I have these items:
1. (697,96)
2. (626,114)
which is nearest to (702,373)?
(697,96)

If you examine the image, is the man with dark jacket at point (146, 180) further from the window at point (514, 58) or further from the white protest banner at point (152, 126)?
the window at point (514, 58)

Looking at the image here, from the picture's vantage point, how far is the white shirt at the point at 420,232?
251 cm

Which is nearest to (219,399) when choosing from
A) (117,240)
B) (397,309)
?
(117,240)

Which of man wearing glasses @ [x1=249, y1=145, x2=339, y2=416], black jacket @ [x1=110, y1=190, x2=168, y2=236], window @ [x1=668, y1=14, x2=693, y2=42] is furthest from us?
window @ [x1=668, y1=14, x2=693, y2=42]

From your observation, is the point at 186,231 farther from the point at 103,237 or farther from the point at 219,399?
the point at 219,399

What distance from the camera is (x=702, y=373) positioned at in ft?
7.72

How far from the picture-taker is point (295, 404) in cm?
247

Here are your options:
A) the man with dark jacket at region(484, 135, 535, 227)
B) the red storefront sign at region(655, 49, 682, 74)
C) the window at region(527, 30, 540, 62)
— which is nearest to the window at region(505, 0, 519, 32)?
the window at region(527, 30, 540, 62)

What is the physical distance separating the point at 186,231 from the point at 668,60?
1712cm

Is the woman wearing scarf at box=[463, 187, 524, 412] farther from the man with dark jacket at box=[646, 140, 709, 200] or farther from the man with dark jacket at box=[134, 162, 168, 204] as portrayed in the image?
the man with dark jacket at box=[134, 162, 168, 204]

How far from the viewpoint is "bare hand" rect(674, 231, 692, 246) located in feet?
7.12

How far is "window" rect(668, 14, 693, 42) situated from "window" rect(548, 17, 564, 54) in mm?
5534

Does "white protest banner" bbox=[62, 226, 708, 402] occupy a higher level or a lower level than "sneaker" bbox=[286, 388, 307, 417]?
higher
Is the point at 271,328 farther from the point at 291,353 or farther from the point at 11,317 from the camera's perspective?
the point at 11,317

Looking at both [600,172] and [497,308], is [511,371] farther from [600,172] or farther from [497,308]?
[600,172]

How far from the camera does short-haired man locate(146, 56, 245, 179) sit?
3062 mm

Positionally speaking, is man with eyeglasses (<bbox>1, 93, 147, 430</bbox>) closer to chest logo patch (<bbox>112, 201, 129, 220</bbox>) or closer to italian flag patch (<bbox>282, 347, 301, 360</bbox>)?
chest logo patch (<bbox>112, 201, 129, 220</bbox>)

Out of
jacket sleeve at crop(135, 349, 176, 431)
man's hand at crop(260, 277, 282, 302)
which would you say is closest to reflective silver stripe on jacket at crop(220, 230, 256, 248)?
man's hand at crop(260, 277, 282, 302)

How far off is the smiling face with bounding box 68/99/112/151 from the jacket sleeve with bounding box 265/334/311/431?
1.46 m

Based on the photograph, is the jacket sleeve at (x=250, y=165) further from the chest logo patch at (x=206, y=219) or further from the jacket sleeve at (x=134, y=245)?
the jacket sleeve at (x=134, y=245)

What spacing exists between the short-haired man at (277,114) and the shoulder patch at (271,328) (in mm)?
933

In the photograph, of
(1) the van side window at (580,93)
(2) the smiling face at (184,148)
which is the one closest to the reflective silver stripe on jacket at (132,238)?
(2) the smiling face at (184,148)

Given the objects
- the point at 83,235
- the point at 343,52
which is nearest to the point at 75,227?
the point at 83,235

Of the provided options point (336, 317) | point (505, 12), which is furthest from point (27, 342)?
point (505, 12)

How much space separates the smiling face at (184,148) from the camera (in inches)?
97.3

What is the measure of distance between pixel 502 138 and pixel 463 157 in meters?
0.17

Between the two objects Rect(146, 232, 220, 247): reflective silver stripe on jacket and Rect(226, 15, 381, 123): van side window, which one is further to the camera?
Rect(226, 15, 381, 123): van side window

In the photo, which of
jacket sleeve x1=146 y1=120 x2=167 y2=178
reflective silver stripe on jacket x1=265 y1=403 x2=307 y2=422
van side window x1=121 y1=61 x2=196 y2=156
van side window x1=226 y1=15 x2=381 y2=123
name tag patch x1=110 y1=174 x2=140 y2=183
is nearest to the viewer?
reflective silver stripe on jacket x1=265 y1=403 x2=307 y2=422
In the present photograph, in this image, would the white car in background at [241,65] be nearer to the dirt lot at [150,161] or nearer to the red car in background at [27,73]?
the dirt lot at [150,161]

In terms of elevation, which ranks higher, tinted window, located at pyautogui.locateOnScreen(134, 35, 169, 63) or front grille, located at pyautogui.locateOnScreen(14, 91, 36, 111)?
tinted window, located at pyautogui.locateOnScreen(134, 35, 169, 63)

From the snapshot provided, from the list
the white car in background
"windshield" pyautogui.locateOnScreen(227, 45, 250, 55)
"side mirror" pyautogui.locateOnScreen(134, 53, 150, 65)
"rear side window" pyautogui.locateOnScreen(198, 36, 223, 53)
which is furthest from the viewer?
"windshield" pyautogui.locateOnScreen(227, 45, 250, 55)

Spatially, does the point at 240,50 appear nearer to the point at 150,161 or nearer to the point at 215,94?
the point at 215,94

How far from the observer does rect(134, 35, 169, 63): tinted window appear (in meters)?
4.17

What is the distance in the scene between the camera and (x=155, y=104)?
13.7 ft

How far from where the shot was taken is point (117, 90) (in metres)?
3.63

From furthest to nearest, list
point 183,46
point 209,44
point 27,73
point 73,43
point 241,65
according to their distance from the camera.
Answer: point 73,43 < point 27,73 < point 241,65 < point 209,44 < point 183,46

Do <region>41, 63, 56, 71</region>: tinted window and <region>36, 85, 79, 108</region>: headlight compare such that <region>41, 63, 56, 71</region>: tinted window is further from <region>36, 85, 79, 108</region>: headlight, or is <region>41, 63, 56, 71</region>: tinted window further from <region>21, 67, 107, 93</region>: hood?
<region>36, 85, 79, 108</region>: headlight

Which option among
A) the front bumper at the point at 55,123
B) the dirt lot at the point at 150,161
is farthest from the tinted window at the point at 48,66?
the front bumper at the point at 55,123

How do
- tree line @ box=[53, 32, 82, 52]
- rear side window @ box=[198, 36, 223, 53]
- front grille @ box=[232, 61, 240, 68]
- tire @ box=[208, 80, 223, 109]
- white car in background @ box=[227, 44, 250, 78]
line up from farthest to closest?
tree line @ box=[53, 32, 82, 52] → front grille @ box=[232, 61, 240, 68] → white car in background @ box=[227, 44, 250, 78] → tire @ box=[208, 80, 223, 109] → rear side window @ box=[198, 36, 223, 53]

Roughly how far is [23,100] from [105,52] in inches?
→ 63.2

==========

Reproduce the records in full, exactly as written.

I have these items:
1. (697,96)
2. (626,114)
which is nearest to (702,373)?
(697,96)

If you examine the image, is the man with dark jacket at point (146, 180) further from the window at point (514, 58) or further from the white protest banner at point (152, 126)?
the window at point (514, 58)

Looking at the image here, from the picture's vantage point, how far is the white shirt at the point at 420,232?
251 cm

Which is nearest to (219,399) when choosing from
A) (117,240)
B) (397,309)
?
(117,240)

Which of man wearing glasses @ [x1=249, y1=145, x2=339, y2=416], black jacket @ [x1=110, y1=190, x2=168, y2=236], window @ [x1=668, y1=14, x2=693, y2=42] is furthest from us?
window @ [x1=668, y1=14, x2=693, y2=42]

From your observation, is the point at 186,231 farther from the point at 103,237 or farther from the point at 219,399?
the point at 219,399

What distance from the camera is (x=702, y=373) positioned at in ft?
7.72

How far from the picture-taker is point (295, 404) in cm?
247

Here are your options:
A) the man with dark jacket at region(484, 135, 535, 227)
B) the red storefront sign at region(655, 49, 682, 74)
C) the window at region(527, 30, 540, 62)
— which is nearest to the window at region(505, 0, 519, 32)?
the window at region(527, 30, 540, 62)

What is the physical distance separating the point at 186,231 from the point at 668,60?
1712cm

Is the woman wearing scarf at box=[463, 187, 524, 412] farther from the man with dark jacket at box=[646, 140, 709, 200] or farther from the man with dark jacket at box=[134, 162, 168, 204] as portrayed in the image?
the man with dark jacket at box=[134, 162, 168, 204]

How far from the viewpoint is "bare hand" rect(674, 231, 692, 246) located in feet?
7.12

How far is "window" rect(668, 14, 693, 42) situated from "window" rect(548, 17, 564, 54) in mm?
5534

Does "white protest banner" bbox=[62, 226, 708, 402] occupy a higher level or a lower level than "sneaker" bbox=[286, 388, 307, 417]?
higher
Is the point at 271,328 farther from the point at 291,353 or farther from the point at 11,317 from the camera's perspective?
the point at 11,317

Looking at both [600,172] and [497,308], is [511,371] farther from [600,172] or farther from [497,308]?
[600,172]

How far from the camera does short-haired man locate(146, 56, 245, 179) sit?
3062 mm

Positionally speaking, is man with eyeglasses (<bbox>1, 93, 147, 430</bbox>) closer to chest logo patch (<bbox>112, 201, 129, 220</bbox>) or closer to italian flag patch (<bbox>282, 347, 301, 360</bbox>)?
chest logo patch (<bbox>112, 201, 129, 220</bbox>)

Out of
jacket sleeve at crop(135, 349, 176, 431)
man's hand at crop(260, 277, 282, 302)
which would you say is closest to reflective silver stripe on jacket at crop(220, 230, 256, 248)?
man's hand at crop(260, 277, 282, 302)

How far off is the smiling face with bounding box 68/99/112/151 from the jacket sleeve with bounding box 265/334/311/431?
1.46 m

Based on the photograph, is the jacket sleeve at (x=250, y=165) further from the chest logo patch at (x=206, y=219) or further from the jacket sleeve at (x=134, y=245)?
the jacket sleeve at (x=134, y=245)

What spacing exists between the short-haired man at (277,114) and the shoulder patch at (271,328) (in mm)?
933

In the photograph, of
(1) the van side window at (580,93)
(2) the smiling face at (184,148)
which is the one closest to the reflective silver stripe on jacket at (132,238)?
(2) the smiling face at (184,148)

Given the objects
- the point at 83,235
- the point at 343,52
which is nearest to the point at 75,227?
the point at 83,235

Of the provided options point (336, 317) | point (505, 12), which is furthest from point (27, 342)?
point (505, 12)

How much space separates the smiling face at (184,148) from the camera (in inches)?
97.3

What is the measure of distance between pixel 502 138 and pixel 463 157 in meters?
0.17

Between the two objects Rect(146, 232, 220, 247): reflective silver stripe on jacket and Rect(226, 15, 381, 123): van side window, which one is further to the camera?
Rect(226, 15, 381, 123): van side window

In the photo, which of
jacket sleeve x1=146 y1=120 x2=167 y2=178
reflective silver stripe on jacket x1=265 y1=403 x2=307 y2=422
van side window x1=121 y1=61 x2=196 y2=156
van side window x1=226 y1=15 x2=381 y2=123
name tag patch x1=110 y1=174 x2=140 y2=183
is nearest to the viewer?
reflective silver stripe on jacket x1=265 y1=403 x2=307 y2=422
In the present photograph, in this image, would the white car in background at [241,65] be nearer to the dirt lot at [150,161] or nearer to the red car in background at [27,73]?
the dirt lot at [150,161]

In terms of elevation, which ranks higher, tinted window, located at pyautogui.locateOnScreen(134, 35, 169, 63) or front grille, located at pyautogui.locateOnScreen(14, 91, 36, 111)?
tinted window, located at pyautogui.locateOnScreen(134, 35, 169, 63)

From the snapshot provided, from the list
the white car in background
"windshield" pyautogui.locateOnScreen(227, 45, 250, 55)
"side mirror" pyautogui.locateOnScreen(134, 53, 150, 65)
"rear side window" pyautogui.locateOnScreen(198, 36, 223, 53)
which is furthest from the viewer?
"windshield" pyautogui.locateOnScreen(227, 45, 250, 55)

Spatially, does the point at 240,50 appear nearer to the point at 150,161 or nearer to the point at 215,94?
the point at 215,94

How far from the observer does rect(134, 35, 169, 63): tinted window appear (in meters)?
4.17

What is the distance in the scene between the camera and (x=155, y=104)?
13.7 ft

How far from where the shot was taken is point (117, 90) (in metres)?
3.63

From furthest to nearest, list
point 183,46
point 209,44
point 27,73
point 73,43
point 241,65
according to their distance from the camera.
Answer: point 73,43 < point 27,73 < point 241,65 < point 209,44 < point 183,46

Do <region>41, 63, 56, 71</region>: tinted window and <region>36, 85, 79, 108</region>: headlight compare such that <region>41, 63, 56, 71</region>: tinted window is further from <region>36, 85, 79, 108</region>: headlight, or is <region>41, 63, 56, 71</region>: tinted window further from <region>21, 67, 107, 93</region>: hood?
<region>36, 85, 79, 108</region>: headlight

Which option among
A) the front bumper at the point at 55,123
B) the dirt lot at the point at 150,161
is farthest from the tinted window at the point at 48,66?
the front bumper at the point at 55,123

How do
- tree line @ box=[53, 32, 82, 52]
- rear side window @ box=[198, 36, 223, 53]
- front grille @ box=[232, 61, 240, 68]
- tire @ box=[208, 80, 223, 109]
- white car in background @ box=[227, 44, 250, 78]
line up from farthest to closest?
tree line @ box=[53, 32, 82, 52] → front grille @ box=[232, 61, 240, 68] → white car in background @ box=[227, 44, 250, 78] → tire @ box=[208, 80, 223, 109] → rear side window @ box=[198, 36, 223, 53]

Roughly how far is [23,100] from [105,52] in inches?
→ 63.2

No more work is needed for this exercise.